The Spiritual Desert of Our Times

Source: Pemptousia
John G. Panagiotou | 05 April 2020

Over the last several weeks and months, the world has been gripped by the turmoil that the Coronavirus pandemic has brought upon its seven billion people.  Whether affected directly or not, we all have been impacted by its physical, social, psychological, and financial punch.  This pandemic will be remembered by historians as one of the major global events of the twenty-first century.

One of its most paralyzing fangs of this invisible enemy has been the feeling of isolation that the necessary practice of social distancing has had on people.  Out of protection for ourselves and love and concern for others, sensible and responsible people have had to physically separate themselves from other people outside of their immediate household.

In the news, we have seen examples of painful situations of this.  Adult children and grandchildren having to watch their dying grandmother from outside a window of a nursing home because the facility has been on lockdown.  We find a husband not being allowed to enter the hospital room where his ill wife lay due to a hospital zero visitors Covid-19 protocol.  These are just some of the tragic situations that occur because of the scourge of this pandemic.

Among other concerns by people has been the shuttering of churches to public congregational worship.  Along with this we hear of people’s laments such as: “What are we going to do without communion for weeks and months?” and “Sunday is not the same without going to church how long can we go on like this?”  These are legitimate laments.

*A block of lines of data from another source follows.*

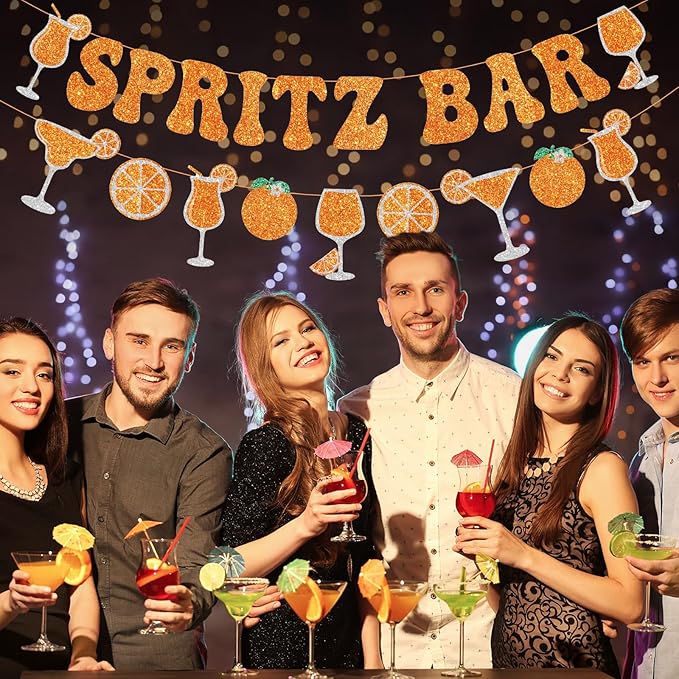 Maitys Spritz Bar Banner Margarita Party Decoration Orange Citrus Cocktail Garland Lemon Citrus Birthday Party Decor Glitter Letter for Bridal Shower Bachelorette Wedding Supplies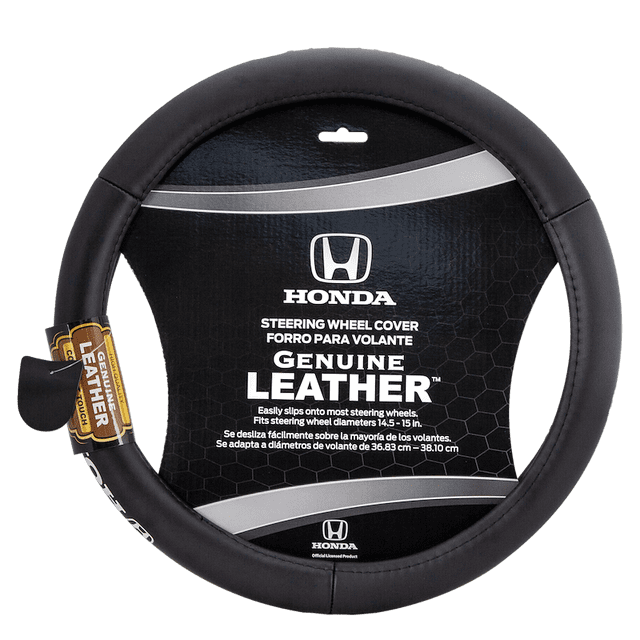 Plasticolor Steering Wheel Cover 006744R01 For 14-1/2 To 15 Inch Wheels; Honda Logo; Black; Leather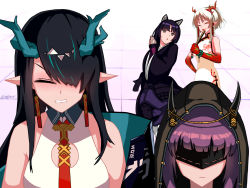 Rule 34 | 4girls, animal ears, arknights, blush, china dress, chinese clothes, demon girl, demon horns, dog ears, dog girl, dragon horns, dress, dusk (arknights), eye mask, folding fan, hand fan, hood, horns, lava (arknights), lava sheny, lava the purgatory (arknights), multiple girls, nian (arknights), nian (unfettered freedom) (arknights), official alternate costume, pointy ears, saga (arknights), siblings, sisters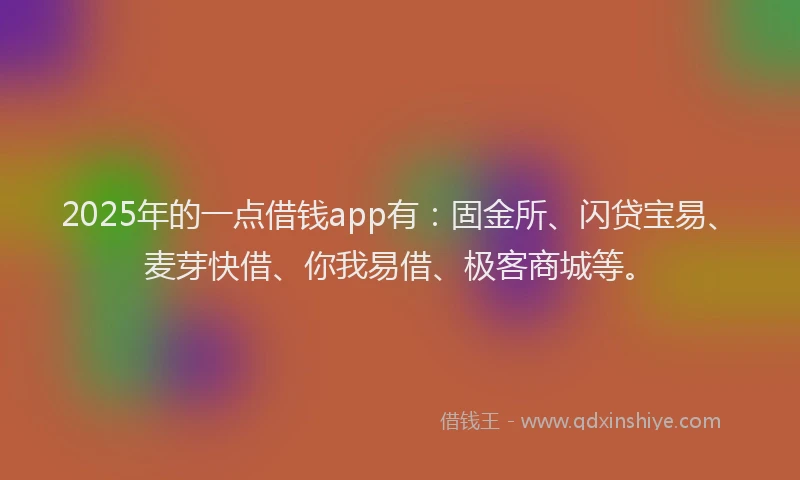 2025年的一点借钱app有：固金所、闪贷宝易、麦芽快借、你我易借、极客商城等。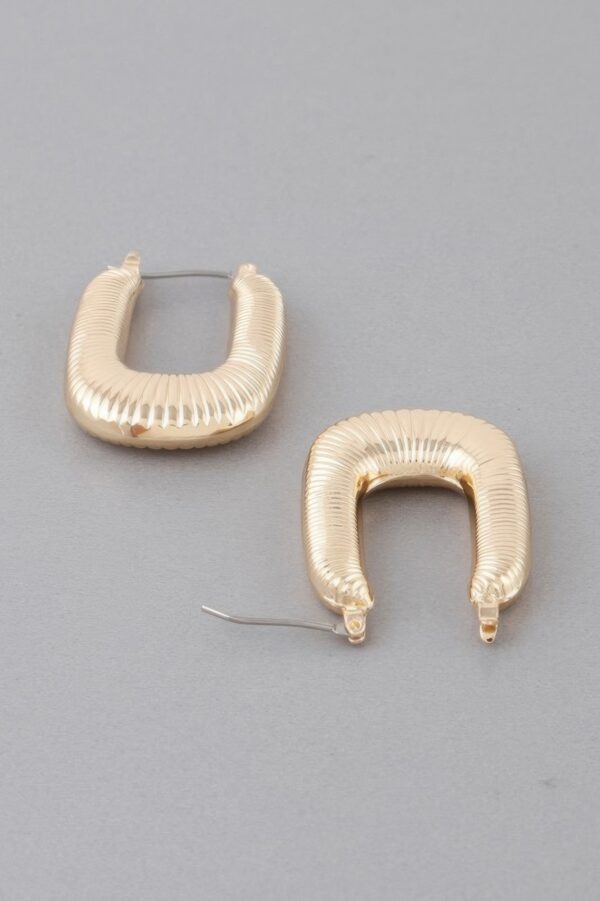 Gold-Dipped Medium Textured Hoop Earrings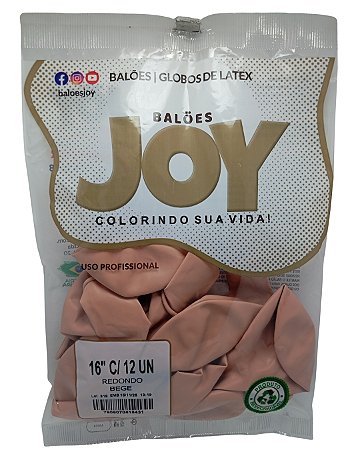 Balão Liso JOY c/ 12 unid. - Bege - 16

However, I wonder if God, though not responsible for this affliction upon the world, is instead inviting us to a deeper reflection, stillness, and communion with Him because of it.  I look to history in the lives of the desert ascetics for examples of union with God in the midst of isolation.  Especially, I think of the great story of the third century figure of St. Mary of Egypt, a saint who having given up a profligate idolatrous lifestyle after a transformative visit to the Church of the Holy Sepulchre in Jerusalem, embraced a life of love with the Person of Jesus Christ.  Thus, she began a forty-seven year journey of seeking God in self-reflection and selfdenial in the Egyptian desert.

Mary lived a life of seclusion we are told for decades by not encountering another human until a “chance” meeting with the Christian monastic presbyter Zosimas.  Prior to her encounter with Zosimas, we read from multiple sources that she lived a life of solitude in prayer and fasting.  During that time, Mary was not part of a faith community, did not receive the Eucharist, or go to confession to a priest for decades until she met Zosimas.  Yet, Zosimas was able to discern that after Mary and he spoke and she gave him her testimony that Mary was attaining sanctification (theosis) through the power of the Holy Spirit.

After their initial meeting, Mary asked him to come back the next year on Holy Thursday to give her communion.  Zosimas did come back the next year and communed her.  She then asked him to come back again the next year which he did only to find her earthly remains because she had fallen asleep in the Lord.  As the story goes, with the help of a lion which helped him dig the grave, Zosimas buried Mary’s remains in the desert.

I find that this time of social distancing which we are experiencing today is Providential in timing with the Orthodox Christian calendar as we commemorate St. Mary of Egypt on this Fifth Sunday of Great Lent.  The example of Mary should remind us that union with Jesus is our ultimate purpose in life.  We may not have access to worship in a church building, not have access to the Mystery of the Eucharist, the counsel of a confessor, or connection with a faith community, yet, we can be “in Christ.”

We can through the blessing of digital technology participate online in prayerfulness with the liturgies and services.  I wonder if Christ is not telling us through the current crisis to forego any forms of idolatry which we may cling to which would even include religion as an end in itself, which the Church Fathers warn us against.  Perhaps, the message that we are being told in no uncertain terms by Jesus is this: you are not called to worship a creed, a book, a liturgy, icons, a building, a religious practice in and of themselves.  You are called to worship Me.

If we are good stewards of this time of urban desert which we are currently finding ourselves in, is permeated with the seeking of Him, then and only then can we reach the sanctification and union with God that St. Mary of Egypt did.  Then, when this time of spiritual drought ends, we will know evermore Him who is the true oasis in the desert of our lives.

John G. Panagiotou is a theologian and scholar who holds professorships at Erskine Theological Seminary and Cummins Memorial Theological Seminary where he serves as liaison officer to the seminary president.